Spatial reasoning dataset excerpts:
○ ○ ○ ○

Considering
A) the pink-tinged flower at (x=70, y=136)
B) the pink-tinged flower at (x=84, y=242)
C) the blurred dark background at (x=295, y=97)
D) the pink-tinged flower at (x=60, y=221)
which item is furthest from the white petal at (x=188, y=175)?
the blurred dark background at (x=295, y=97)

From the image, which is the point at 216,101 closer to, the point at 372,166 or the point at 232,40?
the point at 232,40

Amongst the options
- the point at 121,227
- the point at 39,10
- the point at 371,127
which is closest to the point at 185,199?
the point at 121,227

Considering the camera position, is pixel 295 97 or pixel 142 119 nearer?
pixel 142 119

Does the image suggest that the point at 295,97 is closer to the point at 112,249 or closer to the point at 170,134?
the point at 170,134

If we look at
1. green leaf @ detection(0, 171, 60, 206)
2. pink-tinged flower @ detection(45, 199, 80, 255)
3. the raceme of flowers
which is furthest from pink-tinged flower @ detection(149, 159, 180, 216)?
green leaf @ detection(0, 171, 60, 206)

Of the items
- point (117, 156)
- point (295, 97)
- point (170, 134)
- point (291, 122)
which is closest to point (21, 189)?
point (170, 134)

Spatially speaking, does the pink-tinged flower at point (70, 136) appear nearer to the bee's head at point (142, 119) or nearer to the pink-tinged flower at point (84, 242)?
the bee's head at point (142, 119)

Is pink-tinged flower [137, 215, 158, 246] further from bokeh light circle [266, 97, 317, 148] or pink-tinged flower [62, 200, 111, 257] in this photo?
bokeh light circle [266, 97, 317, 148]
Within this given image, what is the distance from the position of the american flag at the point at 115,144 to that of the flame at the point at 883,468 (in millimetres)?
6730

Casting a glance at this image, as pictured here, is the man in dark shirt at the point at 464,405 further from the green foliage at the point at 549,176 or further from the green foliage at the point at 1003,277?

○ ○ ○ ○

> _Written instruction_:
From the line holding "Of the items" through the last line above, reproduce each line exactly and add nothing.

> _The reply_:
Of the items
- point (117, 156)
- point (295, 97)
- point (170, 134)
- point (291, 122)
which is closest to point (21, 189)?
point (170, 134)

Spatially speaking, does the pink-tinged flower at point (70, 136) appear nearer to the bee's head at point (142, 119) or nearer to the pink-tinged flower at point (84, 242)?
the bee's head at point (142, 119)

Is pink-tinged flower [137, 215, 158, 246] further from bokeh light circle [266, 97, 317, 148] or pink-tinged flower [62, 200, 111, 257] in this photo?
bokeh light circle [266, 97, 317, 148]
Within this given image, what is the distance from the position of the american flag at the point at 115,144 to that of the flame at the point at 883,468 (in millimetres)?
6730

Casting a glance at this image, as pictured here, is the man in dark shirt at the point at 464,405 further from the green foliage at the point at 549,176 or further from the green foliage at the point at 1003,277?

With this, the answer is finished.